### Фрагмент страницы ###
Таганский дневник. Книга 2
Шрифт:
Комплекс актерской неудовлетворенности страшен, обиден… Солженицын хотел, мечтал об актерской карьере, Фатьянов… Но и Шекспир, Мольер, Булгаков… Высоцкий был недоволен своей актерской судьбой. Кстати, видел во сне сегодня Швейцера. Спросил у него о Дон Гуане — Высоцком… Он вспомнил Соню [50] . Это она… — в том смысле, что это ее желание было видеть Владимира в Дон-Гуане, а меня в Моцарте. Каким-то ласкательным прозвищем он Софью назвал, и мы оба, склонив головы, зарыдали. А я — говно. Так ему и не позвонил…
50
Соня — жена Швейцера.
«Спектакль театра на Таганке» — телевизионная реклама. То, против чего так истово мы боролись, говорили, чтоб этого ни в коем случае не было — свершилось в самом гнусном виде. И теперь — говори, не говори — не отмоешься… И опять будет прав Любимов, а уж Катерина покатается на моих косточках… А уж причину срыва гастролей Таганки в Америку однозначно свалят на меня. Стратегию защиты, конечно, надо продумать, но можно и на хуй всех послать. Главное — хорошо отработать здесь… Привезти хорошие рецензии…
В самолете я отказался от ужина… Фуршет в офисе — клубника, виноград, печенье… Пока никто не собирается нас кормить, и это пока хорошо… Мне кажется, Марина [51] должна быть довольна вчерашними тусовками… Мы хорошо выглядели, я подарил остроумно-язвительному Мише «Дневники» за то, что он мне компьютерную распечатку показал, где Володя рассказывает об «Охоте на волков» и обо мне, как я ему залепил спросонья «выпимши»… Не сиди под светом, тебя застрелют, как в Лермонтове пьяный прапорщик. Паустовский мне сказал: «Смешно». А Миша прокомментировал: «Пьяный бред становится фактом истории (потому что сопряжен с именем и пр.)».
51
Марина — администратор в США.
Виктор Шкловский. Когда люди слушали его, они вспоминали, что они люди.
С. Е. Лец: «Должно ли искусство быть понятным? Да — но только адресатам».
Суббота. Молитва
Это что? Бостон? Наверное, он.
18 лет назад. 25 июля. Не стало Владимира. В Москве уже другие сутки. И отгремели его песни и стихи у памятника и в музее, на кладбище и по домам. А мы зарабатываем деньги… На твоем имени и памяти твоей. Но стараемся делать это достойно.
Среда. Мой день. Молитва
На пороге театра встретил красивого шефа, бормоча ему в спину роль де Сада под Бродского.
— Ты можешь шутя сыграть всю роль под Бродского.
— Я и пытаюсь. Вы слышите… Шутя, конечно, не выйдет.
— Шутя —
— Это очень серьезно… все.
— Да. Это серьезно… Что твой подопечный дурака валяет… Не ходит…
— Устает…
— Пить надо было меньше…
— Да ведь это как сказать… проспиртованность…
— Да, это точно… Крепись, крепись… Валерий…
Походя восхищался полом мраморным. Новым партером. — Почему я один это замечаю?
### Представленные записи ###
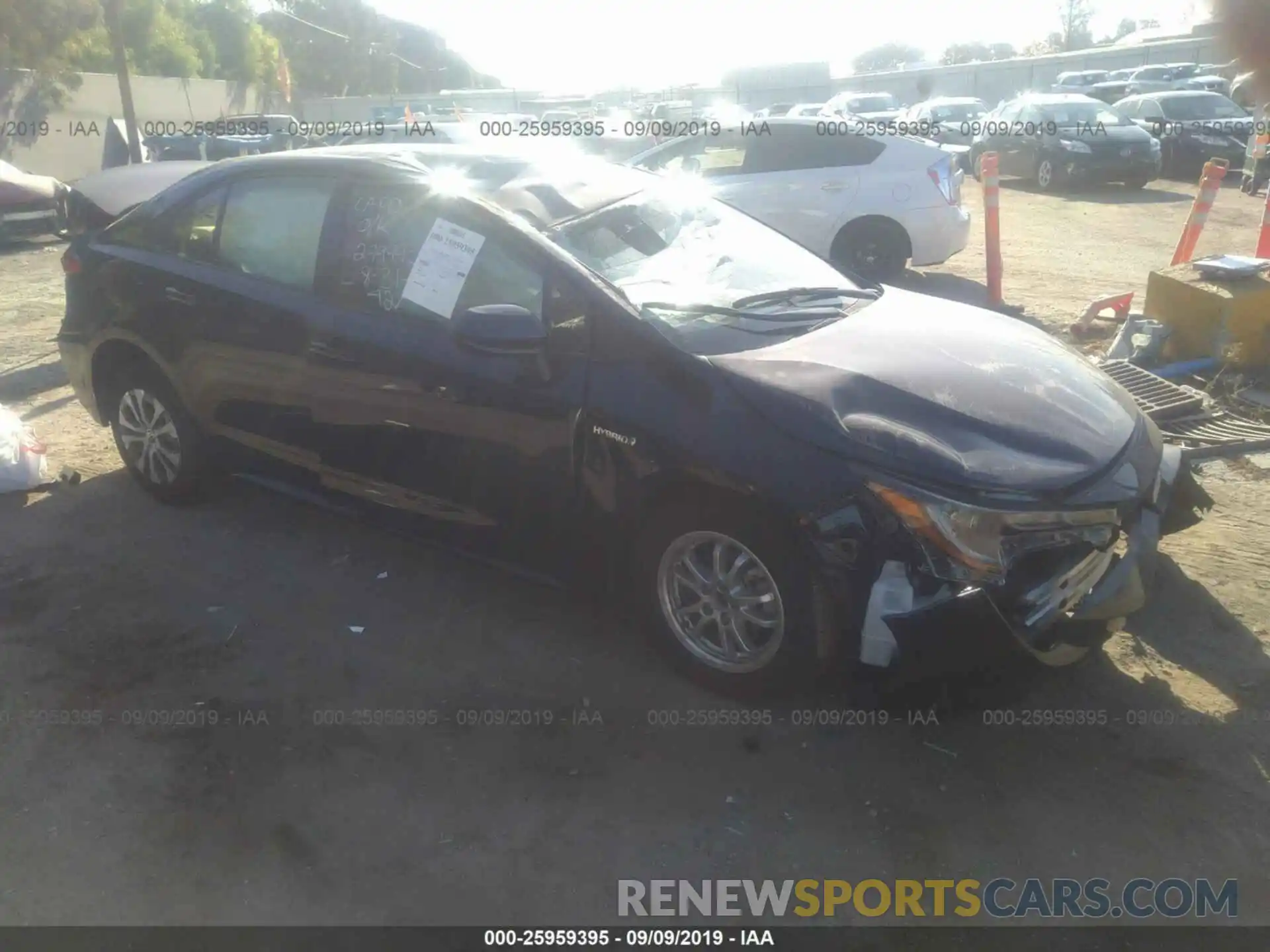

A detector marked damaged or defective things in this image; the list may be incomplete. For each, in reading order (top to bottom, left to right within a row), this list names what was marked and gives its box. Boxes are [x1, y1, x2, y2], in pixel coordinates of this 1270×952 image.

shattered windshield [551, 184, 868, 355]
damaged black sedan [57, 147, 1208, 695]
crumpled hood [716, 286, 1143, 495]
damaged headlight [868, 487, 1117, 586]
car's front bumper damage [858, 446, 1204, 680]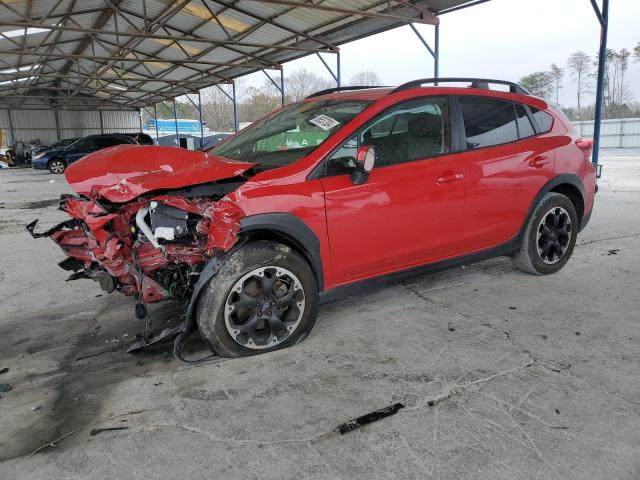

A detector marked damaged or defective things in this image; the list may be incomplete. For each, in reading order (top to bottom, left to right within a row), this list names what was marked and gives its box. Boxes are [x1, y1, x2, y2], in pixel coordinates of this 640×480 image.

crumpled front end [29, 190, 245, 304]
crushed hood [63, 143, 255, 202]
damaged red subaru crosstrek [28, 78, 600, 356]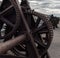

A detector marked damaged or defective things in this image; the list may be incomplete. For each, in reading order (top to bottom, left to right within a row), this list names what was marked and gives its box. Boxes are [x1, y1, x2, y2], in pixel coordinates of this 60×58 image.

rusted gear [0, 0, 20, 39]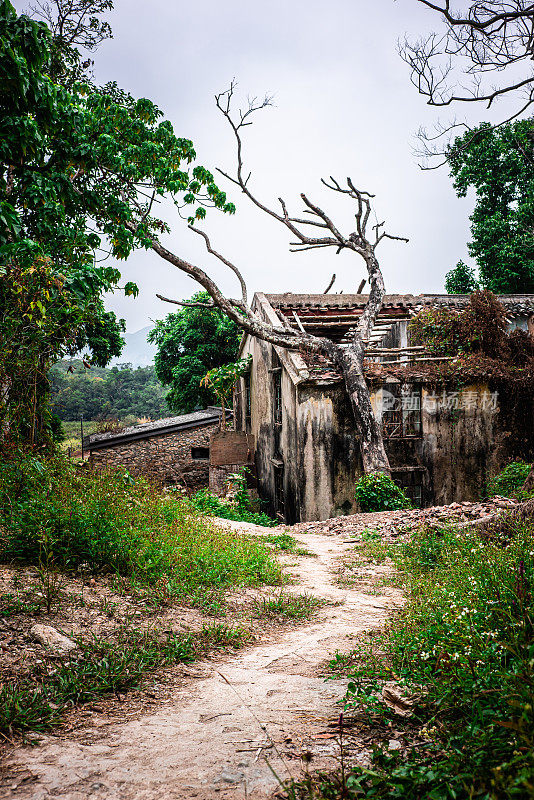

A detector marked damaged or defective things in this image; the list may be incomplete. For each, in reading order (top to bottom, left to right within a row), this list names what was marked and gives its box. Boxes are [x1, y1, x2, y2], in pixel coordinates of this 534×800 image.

broken window [386, 382, 422, 438]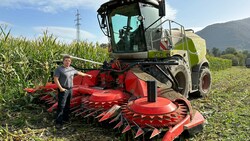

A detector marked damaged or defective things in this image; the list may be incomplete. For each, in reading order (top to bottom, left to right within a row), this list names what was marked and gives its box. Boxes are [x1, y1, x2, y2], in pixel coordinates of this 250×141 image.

damaged harvesting machine [25, 0, 212, 140]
###
О задании - Выведите без изменений отрывок из «Таганского дневника» от слов «Виктор Шкловский. Когда» до слов «Сада под Бродского.».

Результат выполнения -
Виктор Шкловский. Когда люди слушали его, они вспоминали, что они люди.
С. Е. Лец: «Должно ли искусство быть понятным? Да — но только адресатам».
Суббота. Молитва
Это что? Бостон? Наверное, он.
18 лет назад. 25 июля. Не стало Владимира. В Москве уже другие сутки. И отгремели его песни и стихи у памятника и в музее, на кладбище и по домам. А мы зарабатываем деньги… На твоем имени и памяти твоей. Но стараемся делать это достойно.
Среда. Мой день. Молитва
На пороге театра встретил красивого шефа, бормоча ему в спину роль де Сада под Бродского.